Geoffrey Grigson “Gardenage” 1952.
Garden lore: raising dahlias from seed
These cheerful single dahlia blooms all came from open pollinated seed gathered from a simple yellow variety. While dahlias are easy to increase by lifting and dividing the tubers when dormant in winter, any new plants raised that way will be identical to the original plant. Raising seed gives variation and in some situations, that variation is interesting to have. We didn’t start with many dahlias here so we were surprised at the range of colour from near white, through yellow, orange, bright pink to deep red. Some of the seedlings flowered in the first year from sowing and all flowered by the second summer so it is an economical way of building up numbers for planting larger areas.
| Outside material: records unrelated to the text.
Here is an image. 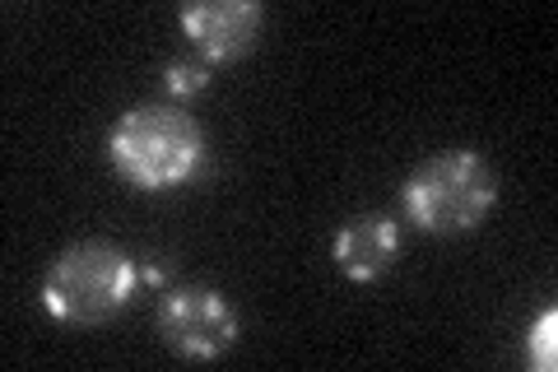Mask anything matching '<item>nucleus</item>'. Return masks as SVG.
Instances as JSON below:
<instances>
[{"mask_svg":"<svg viewBox=\"0 0 558 372\" xmlns=\"http://www.w3.org/2000/svg\"><path fill=\"white\" fill-rule=\"evenodd\" d=\"M112 168L140 191H172L205 164V131L178 103H140L108 135Z\"/></svg>","mask_w":558,"mask_h":372,"instance_id":"f257e3e1","label":"nucleus"},{"mask_svg":"<svg viewBox=\"0 0 558 372\" xmlns=\"http://www.w3.org/2000/svg\"><path fill=\"white\" fill-rule=\"evenodd\" d=\"M140 285L135 261L117 242H75L51 261L43 279V308L65 326H102L131 303Z\"/></svg>","mask_w":558,"mask_h":372,"instance_id":"f03ea898","label":"nucleus"},{"mask_svg":"<svg viewBox=\"0 0 558 372\" xmlns=\"http://www.w3.org/2000/svg\"><path fill=\"white\" fill-rule=\"evenodd\" d=\"M498 201V177L475 149H447L428 164H418L405 187H400V205H405L410 224L424 233H470Z\"/></svg>","mask_w":558,"mask_h":372,"instance_id":"7ed1b4c3","label":"nucleus"},{"mask_svg":"<svg viewBox=\"0 0 558 372\" xmlns=\"http://www.w3.org/2000/svg\"><path fill=\"white\" fill-rule=\"evenodd\" d=\"M159 335L182 359H219L238 340V312L219 289L178 285L159 303Z\"/></svg>","mask_w":558,"mask_h":372,"instance_id":"20e7f679","label":"nucleus"},{"mask_svg":"<svg viewBox=\"0 0 558 372\" xmlns=\"http://www.w3.org/2000/svg\"><path fill=\"white\" fill-rule=\"evenodd\" d=\"M266 10L256 0H196L182 10V33L209 65L247 57L260 38Z\"/></svg>","mask_w":558,"mask_h":372,"instance_id":"39448f33","label":"nucleus"},{"mask_svg":"<svg viewBox=\"0 0 558 372\" xmlns=\"http://www.w3.org/2000/svg\"><path fill=\"white\" fill-rule=\"evenodd\" d=\"M400 256V224L381 209H368V215H354L340 233H336V265L344 279L354 285H373L396 265Z\"/></svg>","mask_w":558,"mask_h":372,"instance_id":"423d86ee","label":"nucleus"},{"mask_svg":"<svg viewBox=\"0 0 558 372\" xmlns=\"http://www.w3.org/2000/svg\"><path fill=\"white\" fill-rule=\"evenodd\" d=\"M209 80H215V65H209L201 51H191V57H172L168 65H163V88L172 98H196V94H205L209 88Z\"/></svg>","mask_w":558,"mask_h":372,"instance_id":"0eeeda50","label":"nucleus"},{"mask_svg":"<svg viewBox=\"0 0 558 372\" xmlns=\"http://www.w3.org/2000/svg\"><path fill=\"white\" fill-rule=\"evenodd\" d=\"M526 359L531 368L539 372H554L558 368V308H545L531 322V335H526Z\"/></svg>","mask_w":558,"mask_h":372,"instance_id":"6e6552de","label":"nucleus"}]
</instances>
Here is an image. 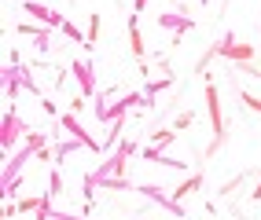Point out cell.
Listing matches in <instances>:
<instances>
[{"label": "cell", "mask_w": 261, "mask_h": 220, "mask_svg": "<svg viewBox=\"0 0 261 220\" xmlns=\"http://www.w3.org/2000/svg\"><path fill=\"white\" fill-rule=\"evenodd\" d=\"M206 107H210V121H214V143L206 147V154H217L224 143V117H221V99H217V84H206Z\"/></svg>", "instance_id": "cell-1"}, {"label": "cell", "mask_w": 261, "mask_h": 220, "mask_svg": "<svg viewBox=\"0 0 261 220\" xmlns=\"http://www.w3.org/2000/svg\"><path fill=\"white\" fill-rule=\"evenodd\" d=\"M199 4H202V8H210V0H199Z\"/></svg>", "instance_id": "cell-19"}, {"label": "cell", "mask_w": 261, "mask_h": 220, "mask_svg": "<svg viewBox=\"0 0 261 220\" xmlns=\"http://www.w3.org/2000/svg\"><path fill=\"white\" fill-rule=\"evenodd\" d=\"M214 52H217V55H228V59H236L239 66L254 59V48H250V44H236V37H232V33H224V41L214 48Z\"/></svg>", "instance_id": "cell-4"}, {"label": "cell", "mask_w": 261, "mask_h": 220, "mask_svg": "<svg viewBox=\"0 0 261 220\" xmlns=\"http://www.w3.org/2000/svg\"><path fill=\"white\" fill-rule=\"evenodd\" d=\"M188 125H191V110H188V114H180L177 121H173V129H177V132H180V129H188Z\"/></svg>", "instance_id": "cell-14"}, {"label": "cell", "mask_w": 261, "mask_h": 220, "mask_svg": "<svg viewBox=\"0 0 261 220\" xmlns=\"http://www.w3.org/2000/svg\"><path fill=\"white\" fill-rule=\"evenodd\" d=\"M159 26L177 29V37H180V33H188L191 26H195V19H188V15H159Z\"/></svg>", "instance_id": "cell-10"}, {"label": "cell", "mask_w": 261, "mask_h": 220, "mask_svg": "<svg viewBox=\"0 0 261 220\" xmlns=\"http://www.w3.org/2000/svg\"><path fill=\"white\" fill-rule=\"evenodd\" d=\"M81 110H85V96H77L74 103H70V114H81Z\"/></svg>", "instance_id": "cell-16"}, {"label": "cell", "mask_w": 261, "mask_h": 220, "mask_svg": "<svg viewBox=\"0 0 261 220\" xmlns=\"http://www.w3.org/2000/svg\"><path fill=\"white\" fill-rule=\"evenodd\" d=\"M199 187H202V173H191V176H188L184 183H177V187L169 191V198H173V202H184L188 195H195Z\"/></svg>", "instance_id": "cell-8"}, {"label": "cell", "mask_w": 261, "mask_h": 220, "mask_svg": "<svg viewBox=\"0 0 261 220\" xmlns=\"http://www.w3.org/2000/svg\"><path fill=\"white\" fill-rule=\"evenodd\" d=\"M19 132H22L19 117H15V110H8L4 125H0V143H4V150H11V147H15V140H19Z\"/></svg>", "instance_id": "cell-7"}, {"label": "cell", "mask_w": 261, "mask_h": 220, "mask_svg": "<svg viewBox=\"0 0 261 220\" xmlns=\"http://www.w3.org/2000/svg\"><path fill=\"white\" fill-rule=\"evenodd\" d=\"M129 52H133L136 59H144V55H147L144 37H140V19H136V15H129Z\"/></svg>", "instance_id": "cell-9"}, {"label": "cell", "mask_w": 261, "mask_h": 220, "mask_svg": "<svg viewBox=\"0 0 261 220\" xmlns=\"http://www.w3.org/2000/svg\"><path fill=\"white\" fill-rule=\"evenodd\" d=\"M250 198H254V202H261V180H257V187L250 191Z\"/></svg>", "instance_id": "cell-17"}, {"label": "cell", "mask_w": 261, "mask_h": 220, "mask_svg": "<svg viewBox=\"0 0 261 220\" xmlns=\"http://www.w3.org/2000/svg\"><path fill=\"white\" fill-rule=\"evenodd\" d=\"M70 70H74V74H77V81H81V96H92V92H96V74H92V62L74 59Z\"/></svg>", "instance_id": "cell-6"}, {"label": "cell", "mask_w": 261, "mask_h": 220, "mask_svg": "<svg viewBox=\"0 0 261 220\" xmlns=\"http://www.w3.org/2000/svg\"><path fill=\"white\" fill-rule=\"evenodd\" d=\"M136 195H144V198H151V202H159V206L169 209L177 220H184V206H180V202H173V198L159 187V183H140V187H136Z\"/></svg>", "instance_id": "cell-3"}, {"label": "cell", "mask_w": 261, "mask_h": 220, "mask_svg": "<svg viewBox=\"0 0 261 220\" xmlns=\"http://www.w3.org/2000/svg\"><path fill=\"white\" fill-rule=\"evenodd\" d=\"M99 41V15H92V19H89V44H85V48H92Z\"/></svg>", "instance_id": "cell-12"}, {"label": "cell", "mask_w": 261, "mask_h": 220, "mask_svg": "<svg viewBox=\"0 0 261 220\" xmlns=\"http://www.w3.org/2000/svg\"><path fill=\"white\" fill-rule=\"evenodd\" d=\"M22 11H26V15H33V19H37V22L51 26V29H63V26H66V19H63V15H56L51 8L37 4V0H26V4H22Z\"/></svg>", "instance_id": "cell-5"}, {"label": "cell", "mask_w": 261, "mask_h": 220, "mask_svg": "<svg viewBox=\"0 0 261 220\" xmlns=\"http://www.w3.org/2000/svg\"><path fill=\"white\" fill-rule=\"evenodd\" d=\"M144 8H147V0H136V15H140Z\"/></svg>", "instance_id": "cell-18"}, {"label": "cell", "mask_w": 261, "mask_h": 220, "mask_svg": "<svg viewBox=\"0 0 261 220\" xmlns=\"http://www.w3.org/2000/svg\"><path fill=\"white\" fill-rule=\"evenodd\" d=\"M41 202H44V195L37 198V195H30V198H19V202H15V209H19V213H37L41 209Z\"/></svg>", "instance_id": "cell-11"}, {"label": "cell", "mask_w": 261, "mask_h": 220, "mask_svg": "<svg viewBox=\"0 0 261 220\" xmlns=\"http://www.w3.org/2000/svg\"><path fill=\"white\" fill-rule=\"evenodd\" d=\"M59 125H63L66 132H70V136H74L77 143H85V150H92V154H103V143H99V140H92L89 132L81 129V121H77V114H70V110H66V114H59Z\"/></svg>", "instance_id": "cell-2"}, {"label": "cell", "mask_w": 261, "mask_h": 220, "mask_svg": "<svg viewBox=\"0 0 261 220\" xmlns=\"http://www.w3.org/2000/svg\"><path fill=\"white\" fill-rule=\"evenodd\" d=\"M59 191H63V180H59V173H56V169H51V176H48V195L56 198Z\"/></svg>", "instance_id": "cell-13"}, {"label": "cell", "mask_w": 261, "mask_h": 220, "mask_svg": "<svg viewBox=\"0 0 261 220\" xmlns=\"http://www.w3.org/2000/svg\"><path fill=\"white\" fill-rule=\"evenodd\" d=\"M41 110H44L48 117H56V114H59V110H56V103H51V99H41Z\"/></svg>", "instance_id": "cell-15"}]
</instances>
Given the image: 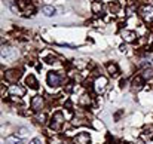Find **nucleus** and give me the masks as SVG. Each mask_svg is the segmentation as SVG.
Instances as JSON below:
<instances>
[{"instance_id":"nucleus-8","label":"nucleus","mask_w":153,"mask_h":144,"mask_svg":"<svg viewBox=\"0 0 153 144\" xmlns=\"http://www.w3.org/2000/svg\"><path fill=\"white\" fill-rule=\"evenodd\" d=\"M120 37L123 39V42L132 43V42L137 40V33L132 31V30H122V31H120Z\"/></svg>"},{"instance_id":"nucleus-29","label":"nucleus","mask_w":153,"mask_h":144,"mask_svg":"<svg viewBox=\"0 0 153 144\" xmlns=\"http://www.w3.org/2000/svg\"><path fill=\"white\" fill-rule=\"evenodd\" d=\"M95 1H98V0H95Z\"/></svg>"},{"instance_id":"nucleus-3","label":"nucleus","mask_w":153,"mask_h":144,"mask_svg":"<svg viewBox=\"0 0 153 144\" xmlns=\"http://www.w3.org/2000/svg\"><path fill=\"white\" fill-rule=\"evenodd\" d=\"M64 114H62V111H55L53 114H52V119H51V123H49V126H51V129L53 131H59L61 128H62V125H64Z\"/></svg>"},{"instance_id":"nucleus-7","label":"nucleus","mask_w":153,"mask_h":144,"mask_svg":"<svg viewBox=\"0 0 153 144\" xmlns=\"http://www.w3.org/2000/svg\"><path fill=\"white\" fill-rule=\"evenodd\" d=\"M25 94V88L24 86H21V85H10V88H9V95L13 96V98H21V96H24Z\"/></svg>"},{"instance_id":"nucleus-13","label":"nucleus","mask_w":153,"mask_h":144,"mask_svg":"<svg viewBox=\"0 0 153 144\" xmlns=\"http://www.w3.org/2000/svg\"><path fill=\"white\" fill-rule=\"evenodd\" d=\"M25 85H27L30 89H37V88H39V82H37V79L34 77V74H28V76L25 77Z\"/></svg>"},{"instance_id":"nucleus-19","label":"nucleus","mask_w":153,"mask_h":144,"mask_svg":"<svg viewBox=\"0 0 153 144\" xmlns=\"http://www.w3.org/2000/svg\"><path fill=\"white\" fill-rule=\"evenodd\" d=\"M58 61H59V56L56 53H49V55L45 56V62L46 64H56Z\"/></svg>"},{"instance_id":"nucleus-2","label":"nucleus","mask_w":153,"mask_h":144,"mask_svg":"<svg viewBox=\"0 0 153 144\" xmlns=\"http://www.w3.org/2000/svg\"><path fill=\"white\" fill-rule=\"evenodd\" d=\"M107 83H108V80H107L105 76H97L95 80H94V83H92L94 92L98 94V95H101L102 92L105 91V88H107Z\"/></svg>"},{"instance_id":"nucleus-6","label":"nucleus","mask_w":153,"mask_h":144,"mask_svg":"<svg viewBox=\"0 0 153 144\" xmlns=\"http://www.w3.org/2000/svg\"><path fill=\"white\" fill-rule=\"evenodd\" d=\"M30 107H31V110L36 111V113L43 111V108H45V98L40 95H34L31 98V101H30Z\"/></svg>"},{"instance_id":"nucleus-5","label":"nucleus","mask_w":153,"mask_h":144,"mask_svg":"<svg viewBox=\"0 0 153 144\" xmlns=\"http://www.w3.org/2000/svg\"><path fill=\"white\" fill-rule=\"evenodd\" d=\"M64 80V74H61L59 71H49L48 73V85L51 88H58Z\"/></svg>"},{"instance_id":"nucleus-4","label":"nucleus","mask_w":153,"mask_h":144,"mask_svg":"<svg viewBox=\"0 0 153 144\" xmlns=\"http://www.w3.org/2000/svg\"><path fill=\"white\" fill-rule=\"evenodd\" d=\"M21 76H22V71L19 68H10V70L4 71V80L7 83H12V85H15L21 79Z\"/></svg>"},{"instance_id":"nucleus-16","label":"nucleus","mask_w":153,"mask_h":144,"mask_svg":"<svg viewBox=\"0 0 153 144\" xmlns=\"http://www.w3.org/2000/svg\"><path fill=\"white\" fill-rule=\"evenodd\" d=\"M141 77L144 79V80H150L153 79V67H144L143 70H141Z\"/></svg>"},{"instance_id":"nucleus-25","label":"nucleus","mask_w":153,"mask_h":144,"mask_svg":"<svg viewBox=\"0 0 153 144\" xmlns=\"http://www.w3.org/2000/svg\"><path fill=\"white\" fill-rule=\"evenodd\" d=\"M51 144H65V141H62L61 138H52Z\"/></svg>"},{"instance_id":"nucleus-28","label":"nucleus","mask_w":153,"mask_h":144,"mask_svg":"<svg viewBox=\"0 0 153 144\" xmlns=\"http://www.w3.org/2000/svg\"><path fill=\"white\" fill-rule=\"evenodd\" d=\"M125 86H126V80L122 79V80H120V88H125Z\"/></svg>"},{"instance_id":"nucleus-20","label":"nucleus","mask_w":153,"mask_h":144,"mask_svg":"<svg viewBox=\"0 0 153 144\" xmlns=\"http://www.w3.org/2000/svg\"><path fill=\"white\" fill-rule=\"evenodd\" d=\"M101 10H102L101 1H94V3H92V12H94L95 15H98V13H100Z\"/></svg>"},{"instance_id":"nucleus-17","label":"nucleus","mask_w":153,"mask_h":144,"mask_svg":"<svg viewBox=\"0 0 153 144\" xmlns=\"http://www.w3.org/2000/svg\"><path fill=\"white\" fill-rule=\"evenodd\" d=\"M108 10H110L111 13L117 15V13H120L122 6H120V3H119V1H111V3H108Z\"/></svg>"},{"instance_id":"nucleus-24","label":"nucleus","mask_w":153,"mask_h":144,"mask_svg":"<svg viewBox=\"0 0 153 144\" xmlns=\"http://www.w3.org/2000/svg\"><path fill=\"white\" fill-rule=\"evenodd\" d=\"M36 122H37V123H40V125H43V123L46 122V116H45V113L37 114V116H36Z\"/></svg>"},{"instance_id":"nucleus-23","label":"nucleus","mask_w":153,"mask_h":144,"mask_svg":"<svg viewBox=\"0 0 153 144\" xmlns=\"http://www.w3.org/2000/svg\"><path fill=\"white\" fill-rule=\"evenodd\" d=\"M7 4H9V7H10V10H12V12H15V13H18V12H19L18 4H15L12 0H9V1H7Z\"/></svg>"},{"instance_id":"nucleus-14","label":"nucleus","mask_w":153,"mask_h":144,"mask_svg":"<svg viewBox=\"0 0 153 144\" xmlns=\"http://www.w3.org/2000/svg\"><path fill=\"white\" fill-rule=\"evenodd\" d=\"M79 105L80 107H89L92 105V96L89 94H83V95L79 96Z\"/></svg>"},{"instance_id":"nucleus-1","label":"nucleus","mask_w":153,"mask_h":144,"mask_svg":"<svg viewBox=\"0 0 153 144\" xmlns=\"http://www.w3.org/2000/svg\"><path fill=\"white\" fill-rule=\"evenodd\" d=\"M138 13L141 16V19L147 24H152L153 22V6L152 4H143L140 9H138Z\"/></svg>"},{"instance_id":"nucleus-11","label":"nucleus","mask_w":153,"mask_h":144,"mask_svg":"<svg viewBox=\"0 0 153 144\" xmlns=\"http://www.w3.org/2000/svg\"><path fill=\"white\" fill-rule=\"evenodd\" d=\"M144 79L141 77V74H137L132 80H131V85H132V89L134 91H140L141 88H143V85H144Z\"/></svg>"},{"instance_id":"nucleus-12","label":"nucleus","mask_w":153,"mask_h":144,"mask_svg":"<svg viewBox=\"0 0 153 144\" xmlns=\"http://www.w3.org/2000/svg\"><path fill=\"white\" fill-rule=\"evenodd\" d=\"M105 68H107V71H108V74H110L111 77H116V76H119V73H120V70H119V67H117L116 62H107V64H105Z\"/></svg>"},{"instance_id":"nucleus-22","label":"nucleus","mask_w":153,"mask_h":144,"mask_svg":"<svg viewBox=\"0 0 153 144\" xmlns=\"http://www.w3.org/2000/svg\"><path fill=\"white\" fill-rule=\"evenodd\" d=\"M19 140H21V138H19L18 135H10V137L6 138V143L7 144H18L19 143Z\"/></svg>"},{"instance_id":"nucleus-21","label":"nucleus","mask_w":153,"mask_h":144,"mask_svg":"<svg viewBox=\"0 0 153 144\" xmlns=\"http://www.w3.org/2000/svg\"><path fill=\"white\" fill-rule=\"evenodd\" d=\"M28 134H30L28 128H24V126H22V128H19V129H18V132H16V135H18L19 138H24V137H27Z\"/></svg>"},{"instance_id":"nucleus-15","label":"nucleus","mask_w":153,"mask_h":144,"mask_svg":"<svg viewBox=\"0 0 153 144\" xmlns=\"http://www.w3.org/2000/svg\"><path fill=\"white\" fill-rule=\"evenodd\" d=\"M141 140L143 141H150V140H153V126H147V128L143 129Z\"/></svg>"},{"instance_id":"nucleus-27","label":"nucleus","mask_w":153,"mask_h":144,"mask_svg":"<svg viewBox=\"0 0 153 144\" xmlns=\"http://www.w3.org/2000/svg\"><path fill=\"white\" fill-rule=\"evenodd\" d=\"M28 144H42V141H40L39 138H33V140H31Z\"/></svg>"},{"instance_id":"nucleus-9","label":"nucleus","mask_w":153,"mask_h":144,"mask_svg":"<svg viewBox=\"0 0 153 144\" xmlns=\"http://www.w3.org/2000/svg\"><path fill=\"white\" fill-rule=\"evenodd\" d=\"M91 143V135L89 132H79L74 138H73V144H89Z\"/></svg>"},{"instance_id":"nucleus-10","label":"nucleus","mask_w":153,"mask_h":144,"mask_svg":"<svg viewBox=\"0 0 153 144\" xmlns=\"http://www.w3.org/2000/svg\"><path fill=\"white\" fill-rule=\"evenodd\" d=\"M88 123H89L88 117H83L82 113L76 114V116L73 117V120H71V125H73V126H83V125H88Z\"/></svg>"},{"instance_id":"nucleus-18","label":"nucleus","mask_w":153,"mask_h":144,"mask_svg":"<svg viewBox=\"0 0 153 144\" xmlns=\"http://www.w3.org/2000/svg\"><path fill=\"white\" fill-rule=\"evenodd\" d=\"M42 13L45 15V16H53L55 13H56V9L51 6V4H46V6H43L42 7Z\"/></svg>"},{"instance_id":"nucleus-26","label":"nucleus","mask_w":153,"mask_h":144,"mask_svg":"<svg viewBox=\"0 0 153 144\" xmlns=\"http://www.w3.org/2000/svg\"><path fill=\"white\" fill-rule=\"evenodd\" d=\"M122 114H123V110H119V111L114 114V120H119V117H120Z\"/></svg>"}]
</instances>
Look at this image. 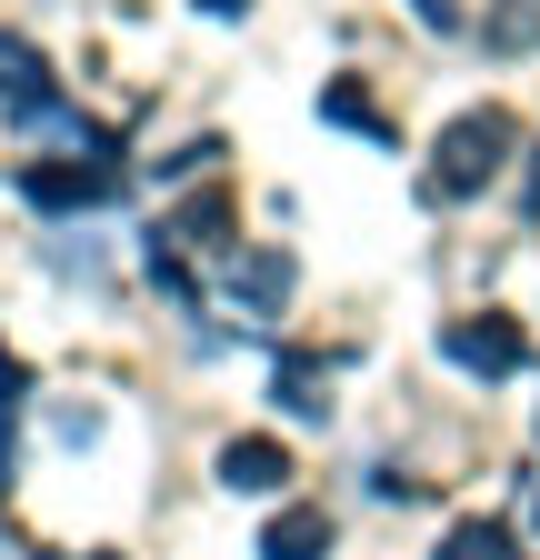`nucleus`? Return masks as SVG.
Returning a JSON list of instances; mask_svg holds the SVG:
<instances>
[{
	"mask_svg": "<svg viewBox=\"0 0 540 560\" xmlns=\"http://www.w3.org/2000/svg\"><path fill=\"white\" fill-rule=\"evenodd\" d=\"M501 161H510V120L501 110H460L441 130V151H431V190L441 200H470L481 180H501Z\"/></svg>",
	"mask_w": 540,
	"mask_h": 560,
	"instance_id": "nucleus-1",
	"label": "nucleus"
},
{
	"mask_svg": "<svg viewBox=\"0 0 540 560\" xmlns=\"http://www.w3.org/2000/svg\"><path fill=\"white\" fill-rule=\"evenodd\" d=\"M450 361L460 371H481V381H501V371H520L530 361V340H520V320H501V311H481V320H450Z\"/></svg>",
	"mask_w": 540,
	"mask_h": 560,
	"instance_id": "nucleus-2",
	"label": "nucleus"
},
{
	"mask_svg": "<svg viewBox=\"0 0 540 560\" xmlns=\"http://www.w3.org/2000/svg\"><path fill=\"white\" fill-rule=\"evenodd\" d=\"M320 550H330V511H310V501L270 511V530H260V560H320Z\"/></svg>",
	"mask_w": 540,
	"mask_h": 560,
	"instance_id": "nucleus-3",
	"label": "nucleus"
},
{
	"mask_svg": "<svg viewBox=\"0 0 540 560\" xmlns=\"http://www.w3.org/2000/svg\"><path fill=\"white\" fill-rule=\"evenodd\" d=\"M221 480H231V490H281V480H291V451H281V441H231V451H221Z\"/></svg>",
	"mask_w": 540,
	"mask_h": 560,
	"instance_id": "nucleus-4",
	"label": "nucleus"
},
{
	"mask_svg": "<svg viewBox=\"0 0 540 560\" xmlns=\"http://www.w3.org/2000/svg\"><path fill=\"white\" fill-rule=\"evenodd\" d=\"M441 560H510V530H501V521H460V530L441 540Z\"/></svg>",
	"mask_w": 540,
	"mask_h": 560,
	"instance_id": "nucleus-5",
	"label": "nucleus"
},
{
	"mask_svg": "<svg viewBox=\"0 0 540 560\" xmlns=\"http://www.w3.org/2000/svg\"><path fill=\"white\" fill-rule=\"evenodd\" d=\"M540 40V0H510V11H491V50H530Z\"/></svg>",
	"mask_w": 540,
	"mask_h": 560,
	"instance_id": "nucleus-6",
	"label": "nucleus"
},
{
	"mask_svg": "<svg viewBox=\"0 0 540 560\" xmlns=\"http://www.w3.org/2000/svg\"><path fill=\"white\" fill-rule=\"evenodd\" d=\"M411 11H421L431 31H460V0H411Z\"/></svg>",
	"mask_w": 540,
	"mask_h": 560,
	"instance_id": "nucleus-7",
	"label": "nucleus"
},
{
	"mask_svg": "<svg viewBox=\"0 0 540 560\" xmlns=\"http://www.w3.org/2000/svg\"><path fill=\"white\" fill-rule=\"evenodd\" d=\"M530 210H540V161H530Z\"/></svg>",
	"mask_w": 540,
	"mask_h": 560,
	"instance_id": "nucleus-8",
	"label": "nucleus"
},
{
	"mask_svg": "<svg viewBox=\"0 0 540 560\" xmlns=\"http://www.w3.org/2000/svg\"><path fill=\"white\" fill-rule=\"evenodd\" d=\"M530 521H540V501H530Z\"/></svg>",
	"mask_w": 540,
	"mask_h": 560,
	"instance_id": "nucleus-9",
	"label": "nucleus"
}]
</instances>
“Open pollinated seed” just means that we left the bees to pollinate the flowers and gathered the seed when it was ripe. It is what happens every day in the natural environment. It is not likely that we will ever get a brilliant seedling through – something stand-out, different and worth commercialising, but that is not what we are after. Nor will we get some of the remarkable forms that are prized by dahlia aficionados – collerette, pompom, cactus, anemone and others. The vast majority of seedlings will be singles but the percentage of doubles will increase if you are collecting the seed from a double parent. We just wanted them as fillers for the summer garden and we personally prefer the single blooms which also feed the bees and the butterflies.